REQUIRED WORK = Of the lines listed below, return exactly those that run from the line containing "site DEB_S1_C5." through the line containing "common name: kudu", both included.

[Dataset entries]
*** Begin section ***
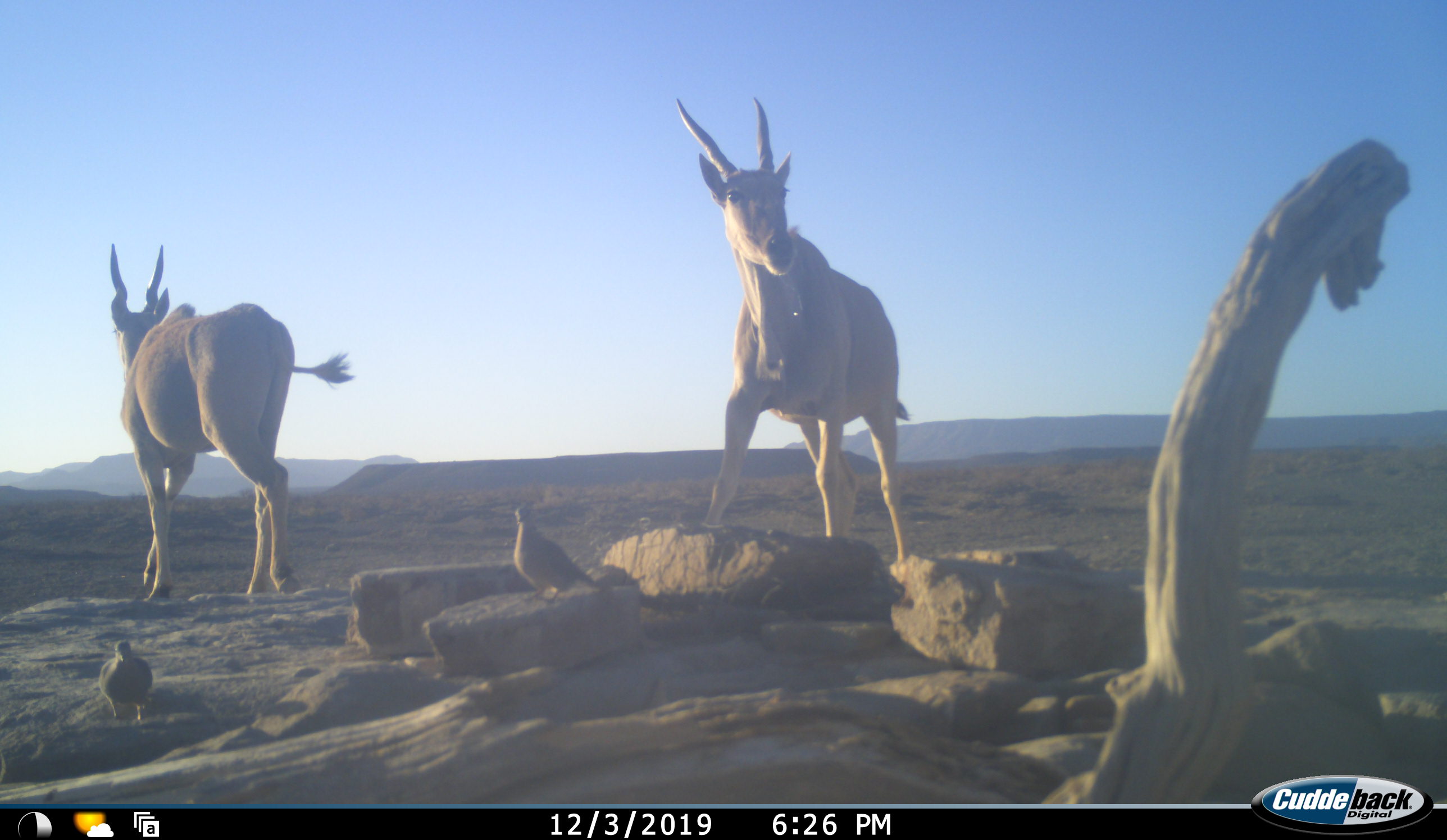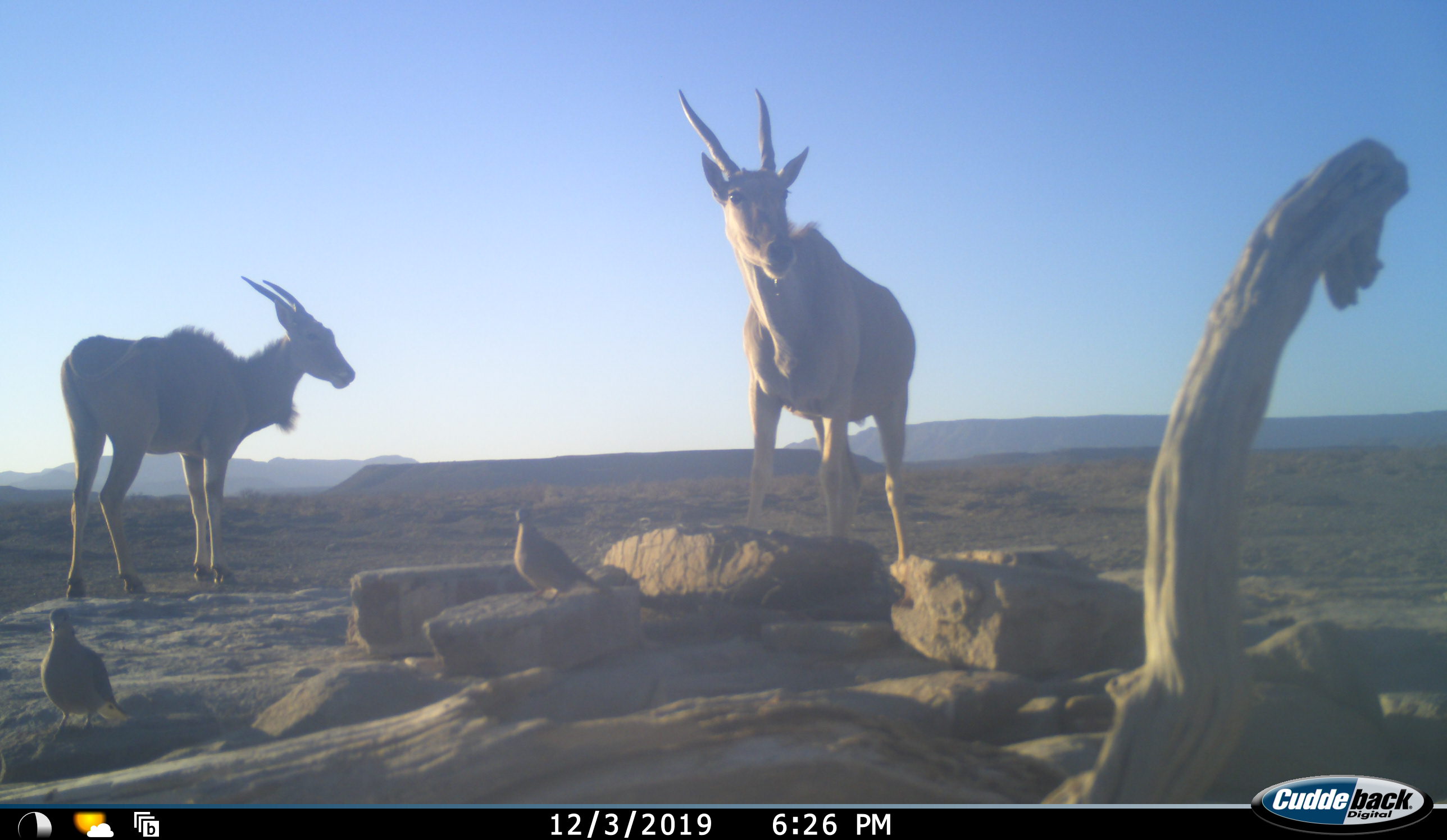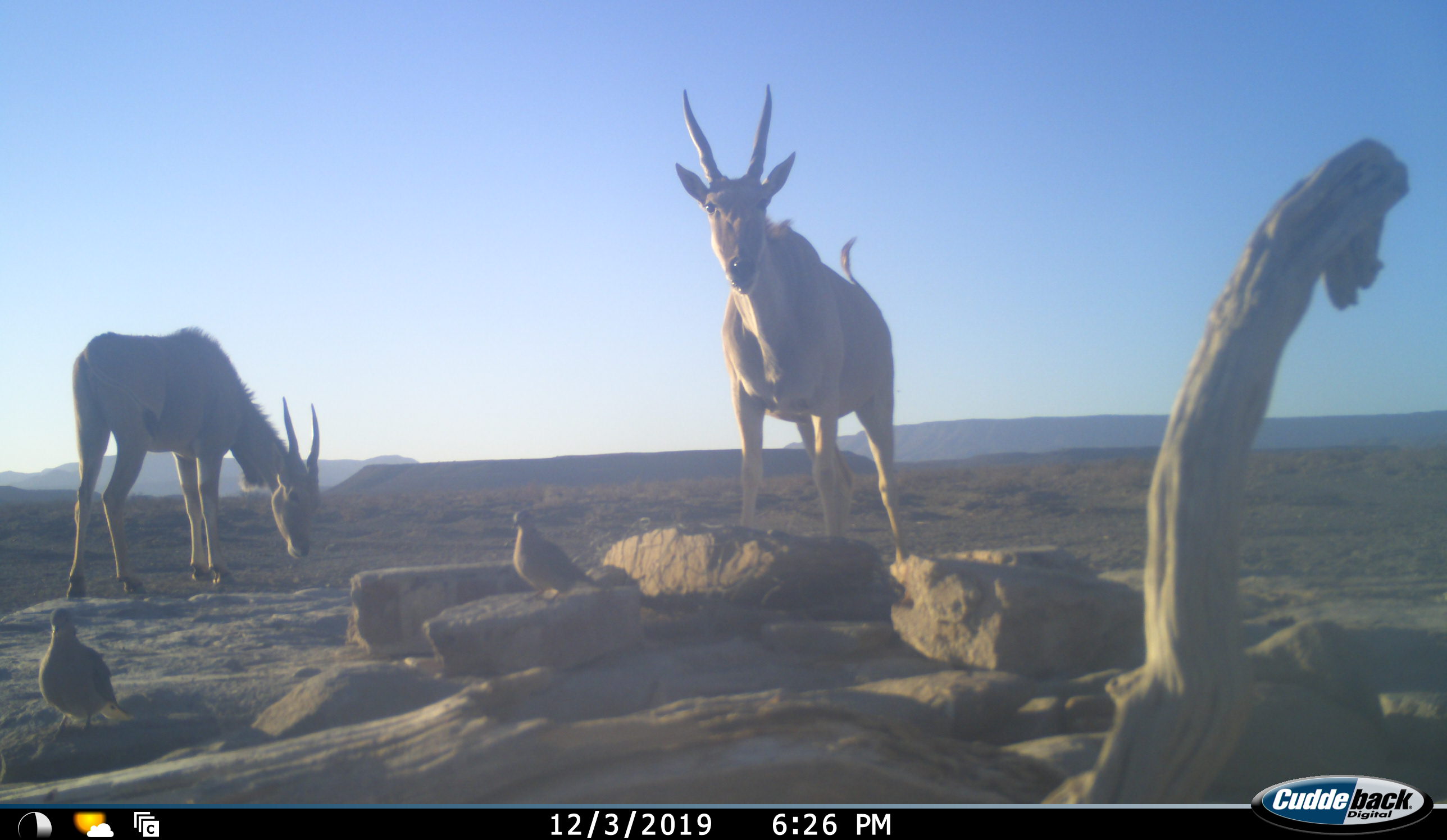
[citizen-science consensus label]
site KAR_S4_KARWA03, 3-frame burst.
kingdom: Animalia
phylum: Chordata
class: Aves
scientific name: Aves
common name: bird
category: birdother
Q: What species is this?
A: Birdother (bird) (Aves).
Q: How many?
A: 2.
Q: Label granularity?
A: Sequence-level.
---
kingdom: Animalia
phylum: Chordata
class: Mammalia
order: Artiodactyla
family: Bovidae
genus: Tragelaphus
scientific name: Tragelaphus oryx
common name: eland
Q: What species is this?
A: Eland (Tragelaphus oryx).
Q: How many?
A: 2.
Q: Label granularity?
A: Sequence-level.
*** End section ***
*** Begin section ***
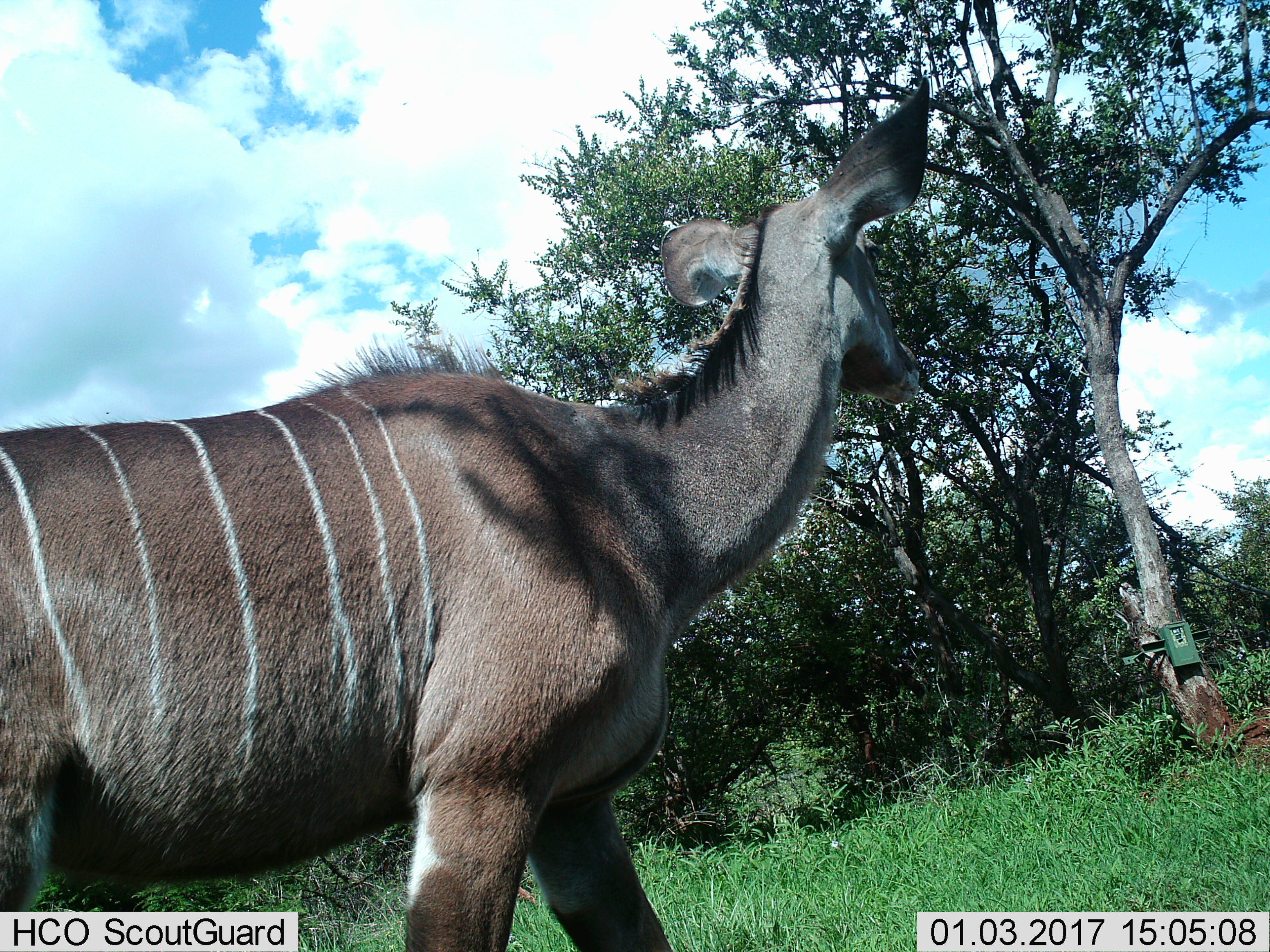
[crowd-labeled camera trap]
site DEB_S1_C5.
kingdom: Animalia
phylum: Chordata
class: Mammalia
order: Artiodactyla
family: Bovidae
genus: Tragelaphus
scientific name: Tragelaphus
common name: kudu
*** End section ***
*** Begin section ***
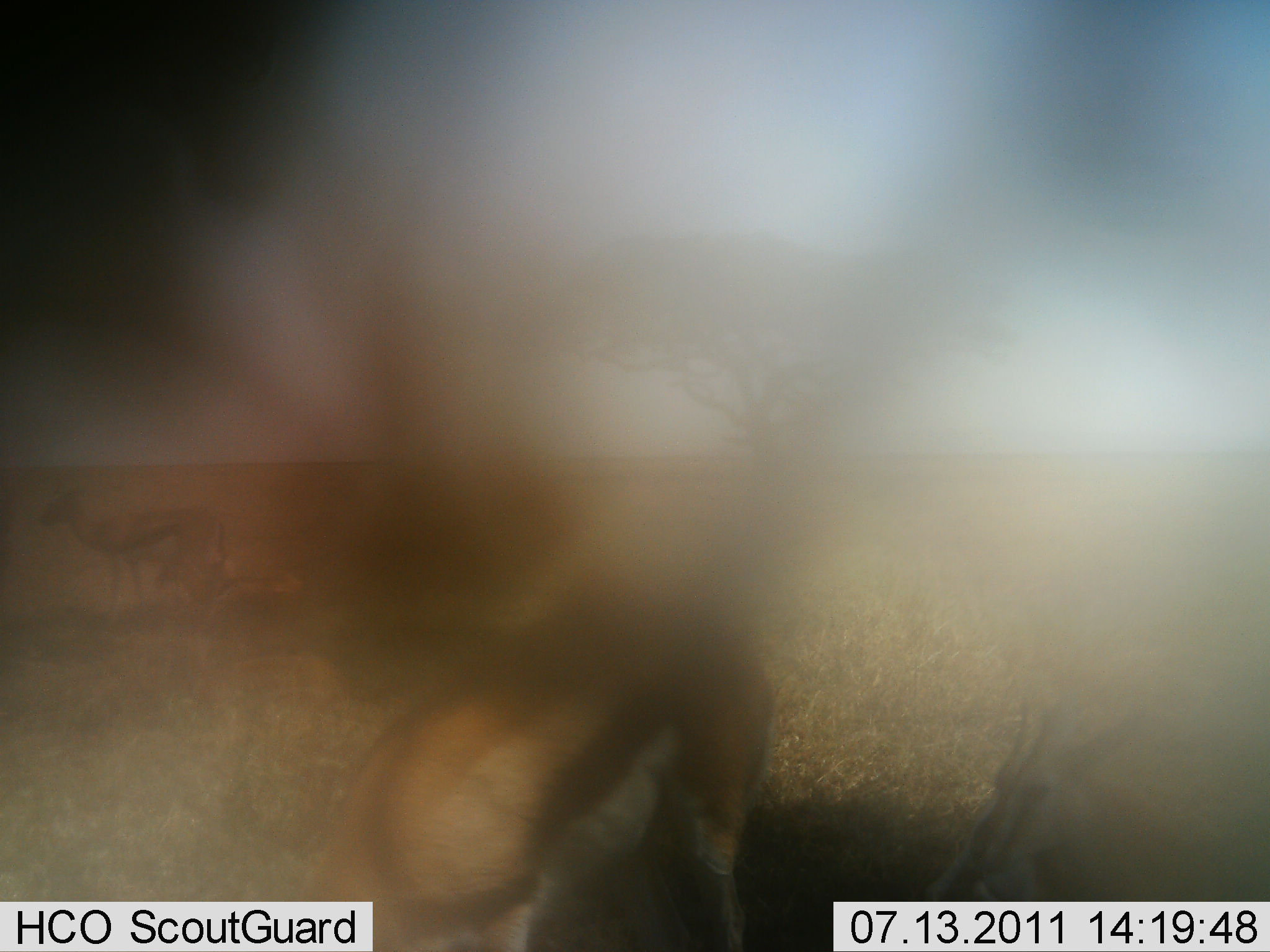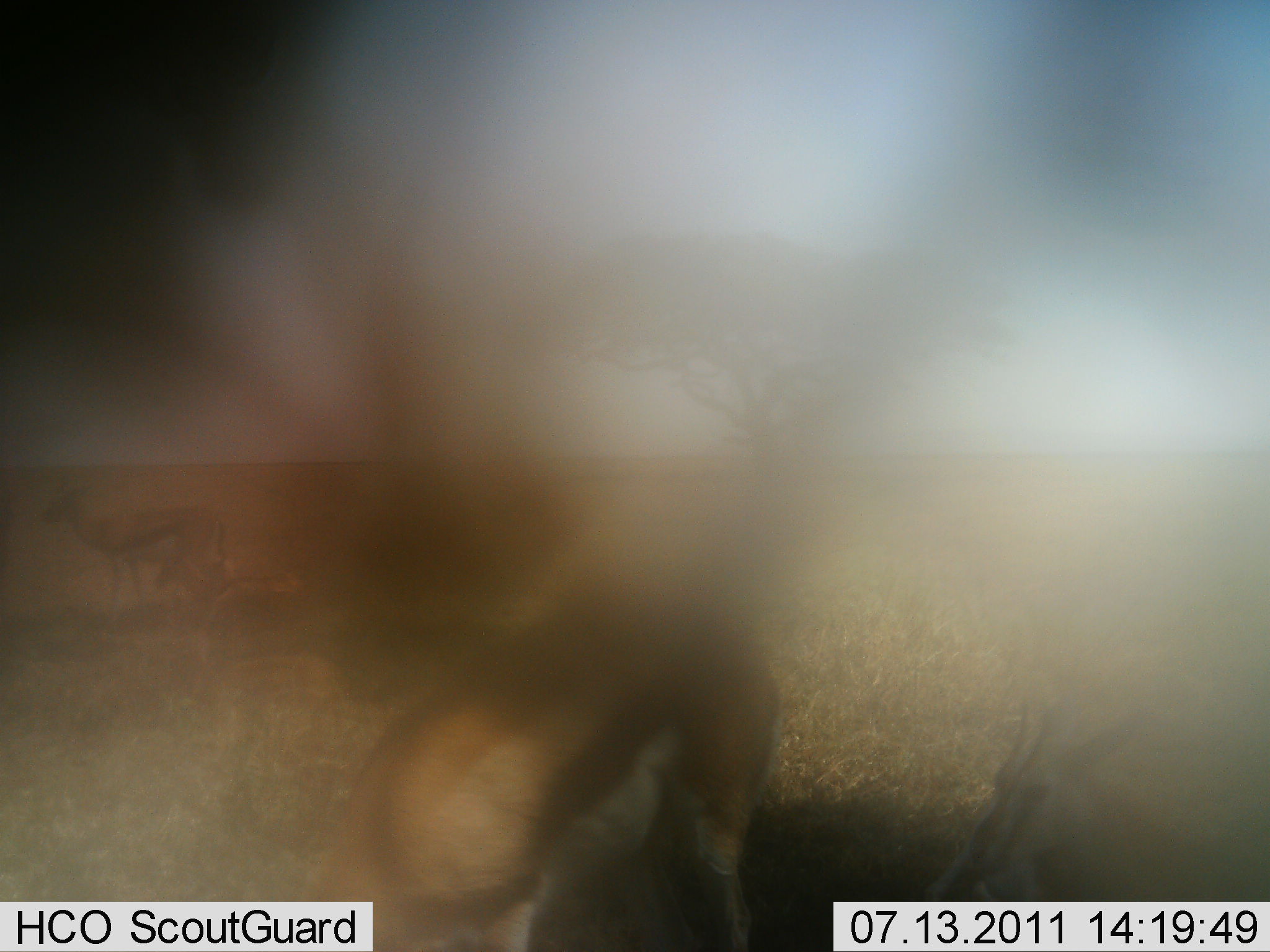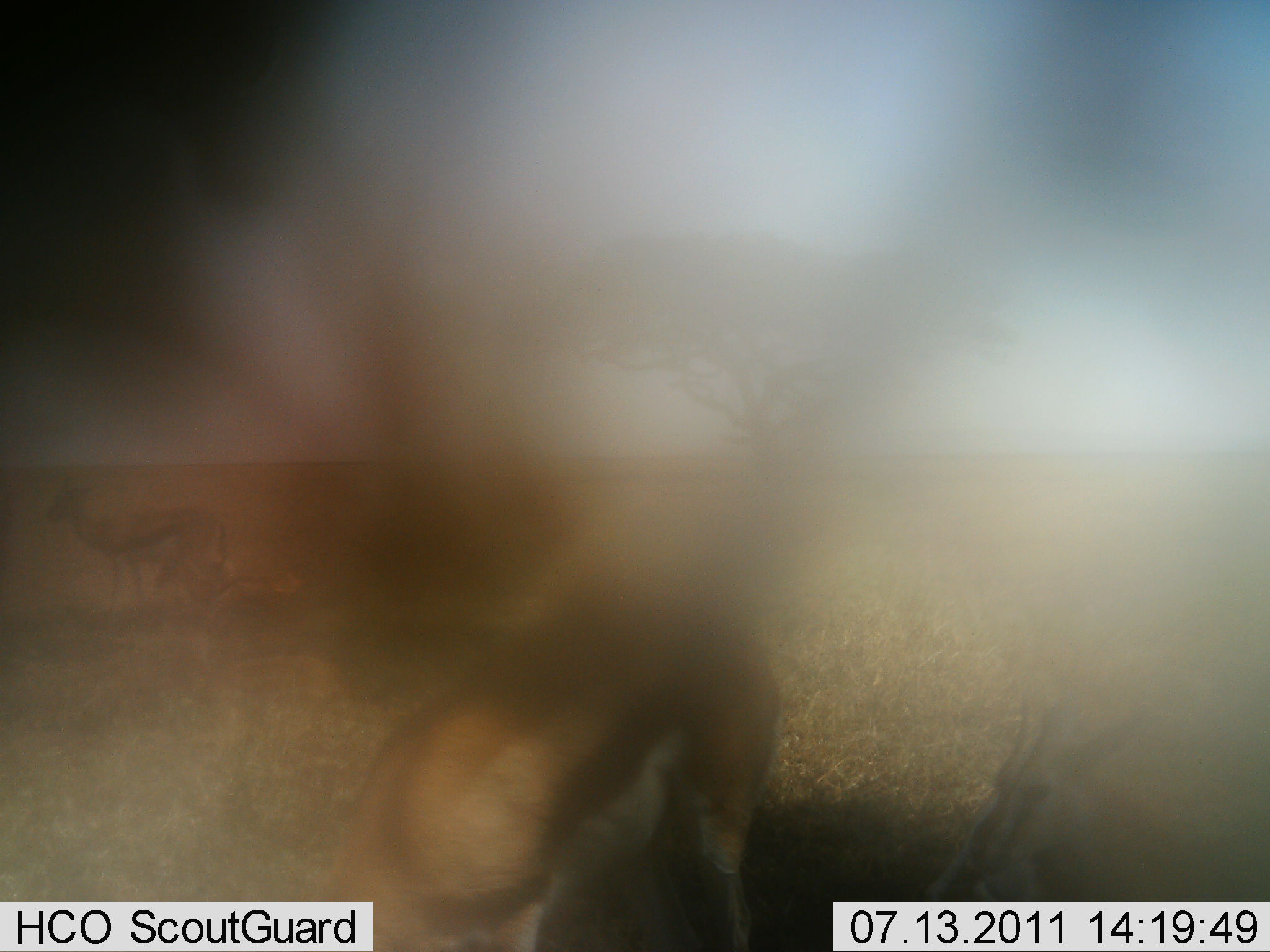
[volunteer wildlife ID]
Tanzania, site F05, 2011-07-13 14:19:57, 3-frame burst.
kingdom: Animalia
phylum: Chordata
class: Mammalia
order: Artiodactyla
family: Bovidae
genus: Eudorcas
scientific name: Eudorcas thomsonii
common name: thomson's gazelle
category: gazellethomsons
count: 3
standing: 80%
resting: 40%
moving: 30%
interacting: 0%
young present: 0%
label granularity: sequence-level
*** End section ***
ANSWER FOR THE TASK =
site DEB_S1_C5.
kingdom: Animalia
phylum: Chordata
class: Mammalia
order: Artiodactyla
family: Bovidae
genus: Tragelaphus
scientific name: Tragelaphus
common name: kudu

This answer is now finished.